Unit testing and the Scientific Method

Has it ever happen to you when working on a bug fix that after investing time on a fix you realized that the fix does not actually fixes the bug?

Or even worse, new bugs appear as the result of your change in the system under production.

This is similar to what happens when scientists assume a hypothesis to be true without actually running an experiment to confirm it. This something that no good scientist will ever do, however, it happens in the Software Engineering field more often than not.

If you compare the Scientific Method to the process followed to perform a bug fix, you will find a lot of similarities. I will go as far as to say that they are the same process.

Let me elaborate, the Scientific Method defines the following mayor tasks:

1. Define the question

2. Gather information and resources (observe)

3. Form hypothesis

4. Perform experiment and collect data

5. Analyze data

6. Interpret data and draw conclusions that serve as a starting point for new hypothesis

7. Publish results

8. Retest (frequently done by other scientists)

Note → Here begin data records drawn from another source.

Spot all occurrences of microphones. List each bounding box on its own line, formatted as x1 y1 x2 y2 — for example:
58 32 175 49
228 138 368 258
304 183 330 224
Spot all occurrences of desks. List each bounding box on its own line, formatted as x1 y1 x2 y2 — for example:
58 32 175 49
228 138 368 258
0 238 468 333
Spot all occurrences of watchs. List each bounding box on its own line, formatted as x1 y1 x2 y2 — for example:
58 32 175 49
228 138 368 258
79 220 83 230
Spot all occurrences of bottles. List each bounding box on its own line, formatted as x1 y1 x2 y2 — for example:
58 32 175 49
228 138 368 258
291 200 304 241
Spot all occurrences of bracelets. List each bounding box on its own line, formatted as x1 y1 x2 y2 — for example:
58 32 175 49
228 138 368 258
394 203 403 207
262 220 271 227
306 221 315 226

Let see how they apply to Software development and in particular to the process of “bug fixing”.

1: Define the question:

For software development the question is simple: “Is the Software under development done-done?”

By done-done, I mean: Does it complies with user requirements? Does it have bugs? Is it shippable to customers?

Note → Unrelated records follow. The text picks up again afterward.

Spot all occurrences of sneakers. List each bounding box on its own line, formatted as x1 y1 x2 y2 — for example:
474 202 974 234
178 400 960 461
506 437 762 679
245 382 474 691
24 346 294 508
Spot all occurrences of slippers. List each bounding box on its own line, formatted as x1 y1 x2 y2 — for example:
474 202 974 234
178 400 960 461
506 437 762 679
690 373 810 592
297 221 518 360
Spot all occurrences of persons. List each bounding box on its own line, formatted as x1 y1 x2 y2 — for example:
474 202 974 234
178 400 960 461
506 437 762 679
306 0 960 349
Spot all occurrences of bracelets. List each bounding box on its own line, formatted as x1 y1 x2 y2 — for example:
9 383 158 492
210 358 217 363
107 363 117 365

Most of the time (if not always), the answer is no. Software will always have bugs and new feature requests from customers.

2. Gather information and resources (observe)

This step is formalized in software development by testing and filling bugs against the software in development. A good bug is one that actually contains the right information and no more. Adding more data will just create noise and make the bug harder to read and understand. This will serve the triage team to decide if team wants to move to step 3.

3. Form hypothesis

This is the step in software development when a developer gets assigned a bug. The next step for the developer is to “guess” what’s going on. I say “guess” because by just reading the bug, most developers will not know for a fact (unless they were the ones that file the bug) what is going on.

The developer may use the debugger to understand and to gather more data about the bug; this could already be done during step 2.

A failing unit test is a great way to formulate a hypothesis to describe the bug under fix. If you find yourself in a position where it is impossible to write a unit test to express the bug under fixing, then you need to step back and invest into building the right infrastructure to be able to formulate hypothesis against your system under development. This is fancy way of saying that you need to build infrastructure that lets you build unit tests.

Another sign of problem in the process is if extensive debugging sessions (lasting more than 10 minutes) are required to formulate a hypothesis about the problem. But this is an entire subject for a different blog post.

Let me emphasize the point about investing in test infrastructure. If you compare the kind of investment made by the scientific community on “experimentation infrastructure”, we in the software development community fall short by a long shot. When did a software project had the need to build a particle collider or to put a huge telescope in orbit just to be able to “test” an hypothesis?  

4-5. Perform experiment and collect data and analyze data

These steps are together because unlike scientist, developers have it easy. They get to always use computers to run unit tests and integrations tests and most tools collect enough data about the system under tests.

I have to note than just like scientists, sometimes developers also need to design and implement experiments. Typical examples of this are:

a.       Design a stress test framework.

b.      Implement your own testing framework from scratch, like XUnit or NUnit if your development system lacks one.

6. Interpret data and draw conclusions that serve as a starting point for new hypothesis

This is the step where important questions need to be asked, like: Is there more cases that our hypothesis is not covering? Why this bug was not discovered earlier? Is this a regression?

Do we have invalid hypothesis (unit tests that actually do not test the system) in our system?

Once the developer confirms that in fact the unit test is valid, then she must proceed to perform the actual fix for the bug, which is equivalent in science as to formulate a new theory or model. In the case of software development we need to find the “the simpler solution that could possibly work but no simpler”.

Scientist and developer, we both love when we find a solution that is: simple, small and complete. And also, both groups of professionals are very suspicious of the solution if it is complex and large. Some scientists will go as far as say that these kinds of solutions are really an intermediate step into the final and elegant solution. I tend to agree with that.

But developers are also engineers and we need to balance cost and time to be able to ship. Shipping is something that does not concern scientist (but there have been some famous races between scientists to see who is able to publish first).

7. Publish results

This is simple; just hit the button to do the submission in your source control system.

8. Retest.

In the scientific community a new theory, model or result is published with the expressed intent to be re-validated by other members of the community. It is enough that a single person in the community finds the result “invalid” to restart the process back to step 2. Software development is the same, once a bug is declared fixed; another member of team (not the same developer) must retest the bug and validate the fix.

In software development, some part of this step is automated if you have a gated check in system.

Developers hate when a bug fix is re-opened, that means the formulated hypothesis was incorrect, and the unit test created (if any) is not testing the right aspect of the system under development.

If the bug is actually fixed then the process goes back to step 1. Which is to ask: Are we done-done?

Conclusion

I focus the comparison with the process of bug fixing, but the comparison applies to the process of developing user stories. And with that almost the entire software development process is covered.

I would to make emphasis on step 3, myself being a software developer; when someone asks you about why a bug happens, do not guess, instead, formulate a hypothesis and run an experiment, then answer the question. That’s what a sane scientist will do. Even worse, do not check in code “hoping” that it will fix a bug. That’s like a scientist publishing a new theory without experimentation. Any scientist that does that not only will be ridiculed by her peers, she can forget about making a career as a scientist.

In short, engineers that do software development for a living should act more like scientist, because like it or not we are doing the same job scientists do.